2.Beyaza / Boş Kâğıda Tarihsiz Atılan İstifa Dilekçesi İle Zorla İstifa Ettirilen İşçi
İş hayatında sıklıkla karşılaşılan başka bir uygulama da işçi işe başlamadan önce boş kâğıda tarih atılmaksızın işçiden istifa dilekçesi alınmasıdır. İşverenler bunu ileride işçiyle bir uyuşmazlık çıkarsa işçiyi tazminatsız şekilde işten çıkarabilmek için alırlar. Hâlbuki işe girerken ya da iş devam ederken alınan istifa dilekçeleri kesinlikle geçerli değildir. Bu kapsamda istifa dilekçesinin işe girerken ya da iş devam ederken alındığı tanık veya sair delille ispat edildiği takdirde geçerli değildir. Bu durumda işveren haksız fesih yapmış sayılır. Buna göre işçi, şartları varsa 1475 ve 4857 sayılı Kanunlar kapsamında kıdem, ihbar tazminatlarını alabilir ya da işe iade davası açabilir.
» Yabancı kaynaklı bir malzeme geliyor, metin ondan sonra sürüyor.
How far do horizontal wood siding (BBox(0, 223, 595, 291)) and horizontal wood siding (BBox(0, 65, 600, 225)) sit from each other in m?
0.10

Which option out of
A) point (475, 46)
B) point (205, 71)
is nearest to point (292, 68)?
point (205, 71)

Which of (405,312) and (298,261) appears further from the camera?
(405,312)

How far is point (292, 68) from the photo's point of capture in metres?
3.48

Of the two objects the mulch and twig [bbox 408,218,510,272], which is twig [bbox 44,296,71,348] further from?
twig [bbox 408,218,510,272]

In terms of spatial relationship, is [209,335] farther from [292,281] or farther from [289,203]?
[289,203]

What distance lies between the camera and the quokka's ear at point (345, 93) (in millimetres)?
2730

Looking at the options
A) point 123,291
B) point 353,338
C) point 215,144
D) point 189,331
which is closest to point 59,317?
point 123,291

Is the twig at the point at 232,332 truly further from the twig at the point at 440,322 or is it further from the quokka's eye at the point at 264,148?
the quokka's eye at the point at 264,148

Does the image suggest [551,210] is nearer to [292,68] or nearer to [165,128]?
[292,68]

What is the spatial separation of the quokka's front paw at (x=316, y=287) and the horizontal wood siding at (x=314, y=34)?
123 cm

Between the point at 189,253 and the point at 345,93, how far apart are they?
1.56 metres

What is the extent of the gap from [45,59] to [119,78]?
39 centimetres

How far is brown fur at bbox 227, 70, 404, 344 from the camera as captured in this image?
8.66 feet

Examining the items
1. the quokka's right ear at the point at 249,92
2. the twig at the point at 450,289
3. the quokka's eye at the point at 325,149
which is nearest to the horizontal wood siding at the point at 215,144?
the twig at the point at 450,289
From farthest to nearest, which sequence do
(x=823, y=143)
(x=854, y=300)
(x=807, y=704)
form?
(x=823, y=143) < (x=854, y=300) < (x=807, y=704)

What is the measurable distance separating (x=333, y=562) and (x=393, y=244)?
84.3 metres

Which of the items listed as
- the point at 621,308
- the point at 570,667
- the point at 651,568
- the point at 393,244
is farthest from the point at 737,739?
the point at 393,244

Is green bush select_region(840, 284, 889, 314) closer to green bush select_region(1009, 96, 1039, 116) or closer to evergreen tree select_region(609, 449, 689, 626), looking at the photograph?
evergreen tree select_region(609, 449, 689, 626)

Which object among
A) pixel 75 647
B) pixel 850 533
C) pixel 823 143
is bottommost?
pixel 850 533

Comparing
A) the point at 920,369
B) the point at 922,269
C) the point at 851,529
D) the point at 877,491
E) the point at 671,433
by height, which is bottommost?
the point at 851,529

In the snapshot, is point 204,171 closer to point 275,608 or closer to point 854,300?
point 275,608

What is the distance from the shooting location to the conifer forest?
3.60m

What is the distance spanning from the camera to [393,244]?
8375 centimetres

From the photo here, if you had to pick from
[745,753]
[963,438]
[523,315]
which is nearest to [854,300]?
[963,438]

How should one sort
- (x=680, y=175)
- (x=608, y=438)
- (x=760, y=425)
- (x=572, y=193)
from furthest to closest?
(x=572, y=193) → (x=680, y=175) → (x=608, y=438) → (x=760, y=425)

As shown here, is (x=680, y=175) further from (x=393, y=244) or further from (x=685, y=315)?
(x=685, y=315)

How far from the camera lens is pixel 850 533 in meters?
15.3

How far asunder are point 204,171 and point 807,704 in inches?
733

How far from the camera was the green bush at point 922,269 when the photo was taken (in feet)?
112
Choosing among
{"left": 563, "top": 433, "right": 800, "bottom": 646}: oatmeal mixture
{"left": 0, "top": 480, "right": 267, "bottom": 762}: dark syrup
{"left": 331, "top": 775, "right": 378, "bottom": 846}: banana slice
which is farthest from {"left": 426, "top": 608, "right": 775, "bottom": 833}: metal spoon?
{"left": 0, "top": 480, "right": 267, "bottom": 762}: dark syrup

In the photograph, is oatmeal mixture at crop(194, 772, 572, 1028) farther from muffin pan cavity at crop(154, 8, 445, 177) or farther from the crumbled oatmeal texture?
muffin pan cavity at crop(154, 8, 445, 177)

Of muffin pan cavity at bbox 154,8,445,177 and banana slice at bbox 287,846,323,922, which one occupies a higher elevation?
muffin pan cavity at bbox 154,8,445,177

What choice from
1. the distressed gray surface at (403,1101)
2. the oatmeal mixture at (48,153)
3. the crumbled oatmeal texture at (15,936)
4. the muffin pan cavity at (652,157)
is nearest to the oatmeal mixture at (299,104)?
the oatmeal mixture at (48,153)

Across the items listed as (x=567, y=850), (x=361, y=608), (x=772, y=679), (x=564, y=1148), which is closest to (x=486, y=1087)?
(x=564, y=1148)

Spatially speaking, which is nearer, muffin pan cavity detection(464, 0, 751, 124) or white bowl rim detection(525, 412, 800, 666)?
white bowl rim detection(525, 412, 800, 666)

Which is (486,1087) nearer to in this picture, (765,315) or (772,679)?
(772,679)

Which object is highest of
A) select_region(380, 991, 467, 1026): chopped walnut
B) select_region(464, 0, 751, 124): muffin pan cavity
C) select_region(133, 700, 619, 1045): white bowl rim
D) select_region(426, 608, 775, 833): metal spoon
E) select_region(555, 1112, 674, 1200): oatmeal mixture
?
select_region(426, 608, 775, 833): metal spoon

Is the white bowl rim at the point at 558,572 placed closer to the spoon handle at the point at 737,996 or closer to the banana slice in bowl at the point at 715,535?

3.İstifa Edilmesine Rağmen İşçinin Tazminatlarının Ödenmesi
Yargıtay kararlarında da bahsedilen bir diğer uygulama ise, işçinin şarta bağlı olarak istifa etmesidir. Bu durumda işveren işçiyi işten çıkarmak istemekte ancak işçi tazminatlarını alması durumunda işten çıkacağını ifade etmektedir. Yargıtay böyle bir durumda şarta bağlı istifa geçersiz olacağından bu durumun şartları varsa ikale sözleşmesi olduğunu kabul eder. Ancak ikale sözleşmesinin geçerliliği işçiye tazminatlarının yanında makul bir yarar sağlanmasına bağlıdır. Başka bir ifadeyle işçiye yasal hakkı olan tazminatlarının yanında ek bir menfaat sağlanmamışsa ikale sözleşmesi de geçersizdir. Böyle bir durumda istifa geçersiz sayılır ve işverenin iş sözleşmesinin haksız feshettiği kabul edilir. Bu halde işçi, şartları varsa kıdem, ihbar tazminatlarını alabilir ya da işe iade davası açabilir.